Place

Site of Massachusetts Woman Suffrage Association Office

A multi-story building. First floor exterior is black molding around windows between stone columns.
Several women's suffrage organizations once occupied 3 Tremont Place at this location.

NPS Photo/Woods

Quick Facts
Location:
3 Tremont Place
Significance:
Site of MWSA Offices
OPEN TO PUBLIC:
No
MANAGED BY:
Private Building

Started in 1870 by Lucy Stone, Julia Ward Howe, and other local leaders, the Massachusetts Woman Suffrage Association (MWSA) served as the leading suffrage organization in the state. MWSA originated as a stand-alone organization that worked closely with regional and national organizations. By the 1880s, towns and neighborhoods across Massachusetts created smaller branches that reported to the main organization in Boston.1 First headquartered at 3 Tremont Place, the MWSA offices moved several times throughout its long history; later office locations include 3 Park Street, 6 Marlborough Street, and 585 Boylston Street.2

MWSA members used a variety of tactics to garner support for the suffrage cause, from petitioning the state legislature and speaking at hearings to creating broadsides and holding lectures. Its early efforts led to the success of women gaining the right to vote in school committee elections in 1879.3

By the early 1900s, the MWSA stood as one of the largest state organizations in the country. New leaders shifted the organization’s tactics to more public and direct action, such as outdoor rallies and suffrage parades.4 One of these actions included "Suffrage Bluebird Day" in 1915, during which suffragists posted thousands of metal bluebirds on fences, trees, and public spaces in towns and cities across the state to gain support for their cause.5

A suffrage bluebird that reads votes for women nov. 2

The Suffrage Bluebird, MWSA's symbol in 1915. (Credit: The Smithsonian Institute, Library of Congress)
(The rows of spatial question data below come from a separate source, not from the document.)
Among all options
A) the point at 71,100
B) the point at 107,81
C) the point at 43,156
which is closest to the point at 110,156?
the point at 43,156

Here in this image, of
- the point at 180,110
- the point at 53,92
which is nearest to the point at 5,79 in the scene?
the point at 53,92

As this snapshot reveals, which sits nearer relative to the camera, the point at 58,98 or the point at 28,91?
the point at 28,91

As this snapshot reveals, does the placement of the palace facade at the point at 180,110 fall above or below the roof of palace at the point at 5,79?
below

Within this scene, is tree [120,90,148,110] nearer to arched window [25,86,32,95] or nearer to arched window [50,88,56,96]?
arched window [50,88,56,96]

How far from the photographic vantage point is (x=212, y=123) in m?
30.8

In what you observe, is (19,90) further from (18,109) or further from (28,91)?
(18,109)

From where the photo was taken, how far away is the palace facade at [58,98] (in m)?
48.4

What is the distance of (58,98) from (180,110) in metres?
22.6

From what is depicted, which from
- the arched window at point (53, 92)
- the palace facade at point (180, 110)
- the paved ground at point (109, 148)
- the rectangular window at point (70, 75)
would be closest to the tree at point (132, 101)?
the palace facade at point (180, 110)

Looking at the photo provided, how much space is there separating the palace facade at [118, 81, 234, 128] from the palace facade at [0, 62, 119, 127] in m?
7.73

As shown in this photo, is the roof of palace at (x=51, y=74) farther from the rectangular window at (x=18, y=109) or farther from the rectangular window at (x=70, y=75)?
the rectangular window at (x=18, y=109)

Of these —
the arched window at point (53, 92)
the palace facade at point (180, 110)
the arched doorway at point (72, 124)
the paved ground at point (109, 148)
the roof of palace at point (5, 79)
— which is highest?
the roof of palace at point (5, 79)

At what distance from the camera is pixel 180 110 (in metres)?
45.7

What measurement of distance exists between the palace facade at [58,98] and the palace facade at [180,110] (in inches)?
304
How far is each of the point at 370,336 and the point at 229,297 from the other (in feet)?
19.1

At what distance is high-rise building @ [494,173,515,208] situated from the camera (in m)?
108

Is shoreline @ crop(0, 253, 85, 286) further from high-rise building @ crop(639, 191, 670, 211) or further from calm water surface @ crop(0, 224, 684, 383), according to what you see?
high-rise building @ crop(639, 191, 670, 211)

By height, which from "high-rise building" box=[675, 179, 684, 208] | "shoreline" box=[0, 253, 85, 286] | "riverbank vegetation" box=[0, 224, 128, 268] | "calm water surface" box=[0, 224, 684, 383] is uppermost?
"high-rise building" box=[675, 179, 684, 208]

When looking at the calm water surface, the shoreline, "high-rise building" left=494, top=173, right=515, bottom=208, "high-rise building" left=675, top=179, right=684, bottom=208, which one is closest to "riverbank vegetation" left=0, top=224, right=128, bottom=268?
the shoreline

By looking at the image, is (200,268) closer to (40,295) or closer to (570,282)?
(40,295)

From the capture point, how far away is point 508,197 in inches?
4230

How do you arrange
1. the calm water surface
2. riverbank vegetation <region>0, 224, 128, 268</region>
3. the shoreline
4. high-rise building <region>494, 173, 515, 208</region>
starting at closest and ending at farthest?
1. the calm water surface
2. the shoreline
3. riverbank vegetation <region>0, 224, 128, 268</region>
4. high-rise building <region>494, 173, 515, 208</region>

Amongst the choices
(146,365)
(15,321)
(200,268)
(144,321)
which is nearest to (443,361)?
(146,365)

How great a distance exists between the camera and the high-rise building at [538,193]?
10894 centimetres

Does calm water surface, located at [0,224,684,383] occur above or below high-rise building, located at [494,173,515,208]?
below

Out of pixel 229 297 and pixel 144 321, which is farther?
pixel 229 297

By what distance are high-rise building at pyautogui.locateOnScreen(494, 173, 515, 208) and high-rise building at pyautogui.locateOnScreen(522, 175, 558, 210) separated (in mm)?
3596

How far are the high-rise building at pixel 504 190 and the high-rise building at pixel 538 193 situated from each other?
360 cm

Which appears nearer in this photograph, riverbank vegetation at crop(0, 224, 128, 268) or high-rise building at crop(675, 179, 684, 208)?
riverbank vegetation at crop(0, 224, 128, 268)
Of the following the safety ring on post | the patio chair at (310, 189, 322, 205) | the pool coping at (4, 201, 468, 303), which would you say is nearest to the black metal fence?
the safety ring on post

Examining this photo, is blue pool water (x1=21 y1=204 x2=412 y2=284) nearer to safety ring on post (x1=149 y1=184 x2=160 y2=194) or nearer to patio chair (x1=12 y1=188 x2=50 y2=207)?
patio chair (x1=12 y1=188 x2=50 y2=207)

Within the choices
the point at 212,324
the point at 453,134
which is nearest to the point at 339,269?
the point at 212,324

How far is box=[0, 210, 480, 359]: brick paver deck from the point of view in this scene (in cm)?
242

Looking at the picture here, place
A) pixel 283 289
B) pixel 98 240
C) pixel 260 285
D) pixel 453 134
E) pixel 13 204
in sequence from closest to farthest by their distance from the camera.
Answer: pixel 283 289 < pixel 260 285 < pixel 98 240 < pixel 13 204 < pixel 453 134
In 1920, the Massachusetts Woman Suffrage Association re-organized into the Massachusetts League of Women Voters to help educate and prepare new women voters.6

Footnotes:

  1. Lois Bannister Merk, “Massachusetts and the Woman Suffrage Movement,” (Phd diss., Radcliffe College, 1961), 114-116.
  2. Independent Historian Lyle Nyberg has tracked many of the locations of Boston suffrage organizations. For more information, please visit the webpage Suffrage Organizations of Boston.
  3. Lois Bannister Merk, “Massachusetts and the Woman Suffrage Movement,” (Phd diss., Radcliffe College, 1961), 172.
  4. Sharon Hartman Strom, “Leadership and Tactics in the American Woman Suffrage Movement: A New Perspective from Massachusetts,” The Journal of American History 62, no. 2 (1975): 296-315.
  5. "Bluebird Day in Bay State," The Woman's Journal, July 17, 1915. Schlesinger Library, Radcliffe College, Harvard University.